* START SELECTED TEXT *

A new and interesting website has an article about bitcoin, citing me by name as claiming that bitcoins violate Mises’ Regression Theorem. And yes, I do indeed make that claim, in many articles on this humble blog and in the mises.org forums.

Aristippus, the author of the article, thinks he has saved bitcoins from contradicting the Regression Theorem, or saved the Regression Theorem from being contradicted by bitcoins, by making a few egregious errors. Here they are. As always, all quotes from anyone get the italicized font, and I the standard font.

1. He writes:

The most important thing to take from the Regression Theorem for our purposes, however, is the fact that in order for goods to become money – generally accepted media of exchange – they must have been demanded for their non-exchange value, whatever that might be. 

Correct. But then he makes a mistake, misunderstanding gold certificates:

That non-exchange value does not have to be direct consumption use, but might for example be a good’s ability to facilitate the exchange of true money, as in the case of the use of gold certificates that represent gold but are only paper, and from which we can explain the origin of modern fiat currency.

Gold certificates did not have the non exchange value of facilitating the exchange of true money. Their non exchange value was that they were redeemable for gold, and you knew exactly how much gold you would get for that thing today, tomorrow, and five years from now.

* END SELECTED TEXT *
* START INFORMATION PROVIDED *

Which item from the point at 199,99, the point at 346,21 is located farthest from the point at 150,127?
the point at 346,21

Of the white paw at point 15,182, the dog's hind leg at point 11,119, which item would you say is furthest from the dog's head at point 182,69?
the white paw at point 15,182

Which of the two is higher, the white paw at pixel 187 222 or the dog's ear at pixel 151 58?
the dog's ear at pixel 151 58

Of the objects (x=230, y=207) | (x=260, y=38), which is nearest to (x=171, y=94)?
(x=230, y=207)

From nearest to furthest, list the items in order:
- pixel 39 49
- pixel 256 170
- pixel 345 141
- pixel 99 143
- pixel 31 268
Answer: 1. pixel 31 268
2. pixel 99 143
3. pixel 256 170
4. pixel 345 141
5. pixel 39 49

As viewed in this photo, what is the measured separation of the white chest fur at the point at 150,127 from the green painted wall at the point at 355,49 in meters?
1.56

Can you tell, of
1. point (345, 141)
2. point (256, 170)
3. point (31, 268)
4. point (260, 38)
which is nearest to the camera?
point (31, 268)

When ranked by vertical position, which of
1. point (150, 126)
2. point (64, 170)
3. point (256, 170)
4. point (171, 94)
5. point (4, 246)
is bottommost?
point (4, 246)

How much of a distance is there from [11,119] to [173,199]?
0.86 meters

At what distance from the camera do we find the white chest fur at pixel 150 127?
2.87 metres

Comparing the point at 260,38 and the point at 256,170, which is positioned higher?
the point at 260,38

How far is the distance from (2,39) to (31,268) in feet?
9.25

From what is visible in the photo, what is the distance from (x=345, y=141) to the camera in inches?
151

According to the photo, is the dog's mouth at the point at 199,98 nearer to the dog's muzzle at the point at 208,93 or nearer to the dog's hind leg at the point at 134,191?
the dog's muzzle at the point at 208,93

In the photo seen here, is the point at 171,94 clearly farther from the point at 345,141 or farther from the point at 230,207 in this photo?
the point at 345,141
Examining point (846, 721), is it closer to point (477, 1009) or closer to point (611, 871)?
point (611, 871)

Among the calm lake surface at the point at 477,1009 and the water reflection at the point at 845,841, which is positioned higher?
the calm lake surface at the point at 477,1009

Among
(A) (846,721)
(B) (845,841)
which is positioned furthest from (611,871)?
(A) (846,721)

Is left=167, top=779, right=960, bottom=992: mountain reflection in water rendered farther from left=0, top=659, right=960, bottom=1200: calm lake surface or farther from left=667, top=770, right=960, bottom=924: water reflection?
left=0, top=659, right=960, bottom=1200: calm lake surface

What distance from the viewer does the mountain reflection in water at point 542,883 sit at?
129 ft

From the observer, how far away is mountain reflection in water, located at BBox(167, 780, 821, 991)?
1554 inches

* END INFORMATION PROVIDED *
* START INFORMATION PROVIDED *

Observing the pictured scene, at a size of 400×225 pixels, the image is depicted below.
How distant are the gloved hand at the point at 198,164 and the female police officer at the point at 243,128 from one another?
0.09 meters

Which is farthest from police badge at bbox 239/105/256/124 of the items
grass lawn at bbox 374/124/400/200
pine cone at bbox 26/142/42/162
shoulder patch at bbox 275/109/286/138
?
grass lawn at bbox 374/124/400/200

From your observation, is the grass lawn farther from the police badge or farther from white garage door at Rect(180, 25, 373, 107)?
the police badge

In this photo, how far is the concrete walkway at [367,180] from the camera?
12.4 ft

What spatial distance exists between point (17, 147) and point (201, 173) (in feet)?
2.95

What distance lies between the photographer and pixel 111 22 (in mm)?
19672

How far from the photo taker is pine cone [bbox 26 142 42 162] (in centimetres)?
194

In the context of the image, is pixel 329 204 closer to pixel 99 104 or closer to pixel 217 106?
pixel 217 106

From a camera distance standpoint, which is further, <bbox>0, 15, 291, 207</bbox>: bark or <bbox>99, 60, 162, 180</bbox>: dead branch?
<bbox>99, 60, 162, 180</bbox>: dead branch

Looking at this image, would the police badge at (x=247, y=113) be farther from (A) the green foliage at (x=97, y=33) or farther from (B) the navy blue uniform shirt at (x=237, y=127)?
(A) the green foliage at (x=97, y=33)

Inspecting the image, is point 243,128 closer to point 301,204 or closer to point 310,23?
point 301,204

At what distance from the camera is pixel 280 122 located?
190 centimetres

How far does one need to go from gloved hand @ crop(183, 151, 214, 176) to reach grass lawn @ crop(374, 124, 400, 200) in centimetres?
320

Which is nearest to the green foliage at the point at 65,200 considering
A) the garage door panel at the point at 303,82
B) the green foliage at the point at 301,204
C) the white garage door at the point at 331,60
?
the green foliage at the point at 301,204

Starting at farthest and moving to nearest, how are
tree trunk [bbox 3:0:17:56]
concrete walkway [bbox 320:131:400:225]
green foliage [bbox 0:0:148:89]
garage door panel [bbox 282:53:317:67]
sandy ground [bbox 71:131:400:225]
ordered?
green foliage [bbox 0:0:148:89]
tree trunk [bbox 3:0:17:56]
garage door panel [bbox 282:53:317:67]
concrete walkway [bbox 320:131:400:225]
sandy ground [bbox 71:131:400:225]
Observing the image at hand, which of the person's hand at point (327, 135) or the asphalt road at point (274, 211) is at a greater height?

* END INFORMATION PROVIDED *
* START INFORMATION PROVIDED *

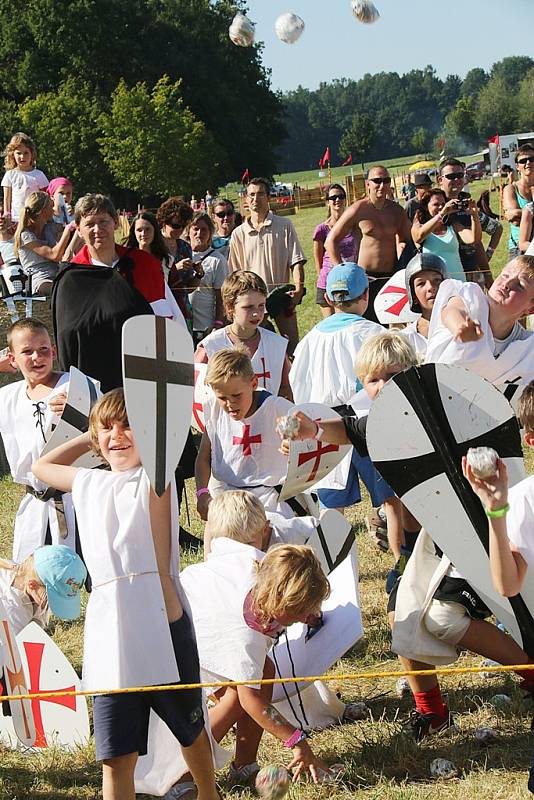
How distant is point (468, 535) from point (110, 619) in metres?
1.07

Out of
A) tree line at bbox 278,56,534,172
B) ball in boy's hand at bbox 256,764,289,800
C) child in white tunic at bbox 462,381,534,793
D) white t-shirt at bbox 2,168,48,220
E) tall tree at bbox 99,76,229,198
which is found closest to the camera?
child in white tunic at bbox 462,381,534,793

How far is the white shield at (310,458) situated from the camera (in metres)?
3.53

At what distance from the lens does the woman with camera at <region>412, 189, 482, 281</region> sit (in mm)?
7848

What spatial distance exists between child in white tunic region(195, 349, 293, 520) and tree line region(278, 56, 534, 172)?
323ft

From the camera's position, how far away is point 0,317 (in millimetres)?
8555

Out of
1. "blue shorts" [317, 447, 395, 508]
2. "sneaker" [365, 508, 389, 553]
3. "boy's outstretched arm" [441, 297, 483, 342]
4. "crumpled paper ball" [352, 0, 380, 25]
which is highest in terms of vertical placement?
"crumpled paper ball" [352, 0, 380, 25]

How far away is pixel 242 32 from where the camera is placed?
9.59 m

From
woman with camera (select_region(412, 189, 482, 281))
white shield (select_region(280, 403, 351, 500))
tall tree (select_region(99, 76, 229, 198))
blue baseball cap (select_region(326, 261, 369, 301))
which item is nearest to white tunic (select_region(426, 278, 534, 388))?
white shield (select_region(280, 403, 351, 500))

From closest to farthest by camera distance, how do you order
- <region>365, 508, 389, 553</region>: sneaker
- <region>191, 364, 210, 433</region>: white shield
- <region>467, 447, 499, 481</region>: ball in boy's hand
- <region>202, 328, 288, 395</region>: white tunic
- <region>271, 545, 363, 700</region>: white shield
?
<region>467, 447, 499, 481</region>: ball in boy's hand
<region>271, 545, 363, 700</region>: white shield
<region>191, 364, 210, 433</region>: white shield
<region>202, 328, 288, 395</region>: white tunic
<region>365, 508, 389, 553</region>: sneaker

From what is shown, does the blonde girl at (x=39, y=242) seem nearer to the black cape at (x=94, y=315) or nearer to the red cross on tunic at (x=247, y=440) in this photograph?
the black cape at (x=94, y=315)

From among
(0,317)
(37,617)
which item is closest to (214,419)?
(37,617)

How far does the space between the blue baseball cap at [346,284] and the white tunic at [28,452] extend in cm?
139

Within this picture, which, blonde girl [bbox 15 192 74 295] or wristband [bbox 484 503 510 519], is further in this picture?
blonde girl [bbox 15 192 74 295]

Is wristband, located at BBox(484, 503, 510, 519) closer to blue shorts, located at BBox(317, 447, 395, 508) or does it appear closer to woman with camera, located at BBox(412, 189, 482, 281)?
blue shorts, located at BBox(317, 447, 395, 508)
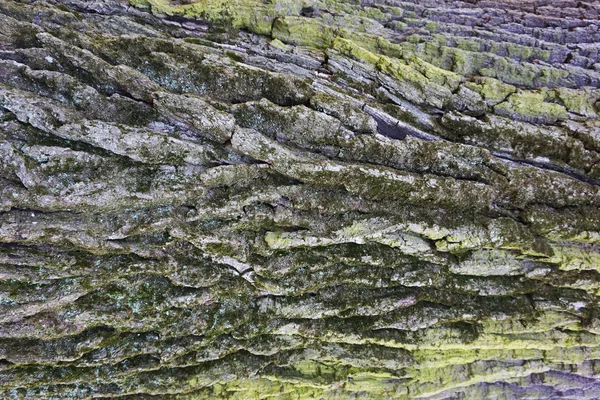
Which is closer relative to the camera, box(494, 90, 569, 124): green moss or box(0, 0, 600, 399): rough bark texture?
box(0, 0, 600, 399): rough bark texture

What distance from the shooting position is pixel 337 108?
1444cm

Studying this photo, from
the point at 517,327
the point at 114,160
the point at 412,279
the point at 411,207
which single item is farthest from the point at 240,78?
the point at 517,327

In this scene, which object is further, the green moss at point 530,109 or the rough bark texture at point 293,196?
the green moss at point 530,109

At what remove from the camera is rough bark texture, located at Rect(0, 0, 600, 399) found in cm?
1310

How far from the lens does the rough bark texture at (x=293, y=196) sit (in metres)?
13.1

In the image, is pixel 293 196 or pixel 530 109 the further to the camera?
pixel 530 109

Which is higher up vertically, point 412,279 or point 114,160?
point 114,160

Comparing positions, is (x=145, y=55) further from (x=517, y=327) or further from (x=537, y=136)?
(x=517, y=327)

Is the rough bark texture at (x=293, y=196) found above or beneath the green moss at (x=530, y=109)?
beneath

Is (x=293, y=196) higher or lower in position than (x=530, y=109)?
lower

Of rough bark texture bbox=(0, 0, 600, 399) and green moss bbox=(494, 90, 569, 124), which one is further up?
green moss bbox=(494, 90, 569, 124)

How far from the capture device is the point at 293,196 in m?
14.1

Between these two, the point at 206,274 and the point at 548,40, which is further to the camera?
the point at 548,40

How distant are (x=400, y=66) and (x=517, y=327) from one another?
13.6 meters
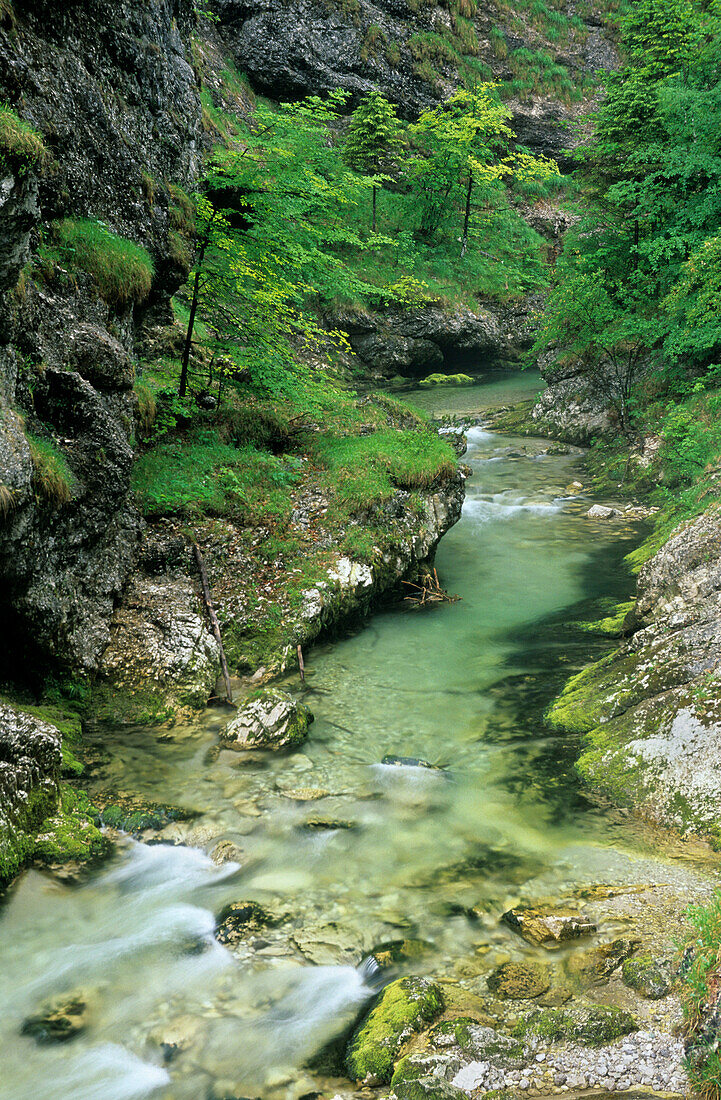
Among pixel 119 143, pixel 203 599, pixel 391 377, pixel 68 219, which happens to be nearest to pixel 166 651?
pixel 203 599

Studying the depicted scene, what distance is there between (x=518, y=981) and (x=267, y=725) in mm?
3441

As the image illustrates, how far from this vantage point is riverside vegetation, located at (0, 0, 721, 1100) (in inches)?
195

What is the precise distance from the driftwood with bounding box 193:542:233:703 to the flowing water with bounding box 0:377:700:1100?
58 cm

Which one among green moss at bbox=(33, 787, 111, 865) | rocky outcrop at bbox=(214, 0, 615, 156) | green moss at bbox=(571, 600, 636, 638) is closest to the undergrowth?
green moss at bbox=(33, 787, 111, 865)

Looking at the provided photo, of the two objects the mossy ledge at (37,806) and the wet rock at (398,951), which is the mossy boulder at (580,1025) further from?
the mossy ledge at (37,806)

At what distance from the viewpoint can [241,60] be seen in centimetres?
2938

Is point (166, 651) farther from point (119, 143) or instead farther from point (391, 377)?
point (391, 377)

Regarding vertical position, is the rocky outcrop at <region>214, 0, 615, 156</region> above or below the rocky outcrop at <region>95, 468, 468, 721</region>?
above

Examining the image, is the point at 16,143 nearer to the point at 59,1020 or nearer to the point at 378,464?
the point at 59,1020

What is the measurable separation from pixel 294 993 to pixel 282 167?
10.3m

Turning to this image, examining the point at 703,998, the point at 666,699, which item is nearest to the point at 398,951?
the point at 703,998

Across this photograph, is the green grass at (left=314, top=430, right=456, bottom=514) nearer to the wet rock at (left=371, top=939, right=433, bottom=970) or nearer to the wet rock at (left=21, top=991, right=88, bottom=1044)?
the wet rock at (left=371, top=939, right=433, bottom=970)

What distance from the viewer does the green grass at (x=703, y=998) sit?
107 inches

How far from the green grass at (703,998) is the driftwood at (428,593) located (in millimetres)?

* END INFORMATION PROVIDED *

WORK TO COMPLETE –
(1) Answer these questions from the bitcoin passage:
(a) Besides this blog, where has the writer claimed that bitcoins violate the Regression Theorem?
(b) In what font do quotations from others appear?
(c) According to the Regression Theorem as quoted, what must goods have been demanded for in order to become money?
(2) According to the bitcoin passage, a holder of a gold certificate knew exactly how much gold the certificate would bring at certain points in time. List those points in time.
(3) According to the bitcoin passage, what gave gold certificates their non-exchange value?

SOLVED PROBLEMS –
(1)
(a) In the mises.org forums.
(b) The italicized font.
(c) Their non-exchange value.

(2)
- Today
- Tomorrow
- Five years from now

(3) Gold certificates had non-exchange value because they were redeemable for gold. A holder also knew exactly how much gold the certificate would bring today, tomorrow and five years from now. Their value did not come from facilitating the exchange of true money.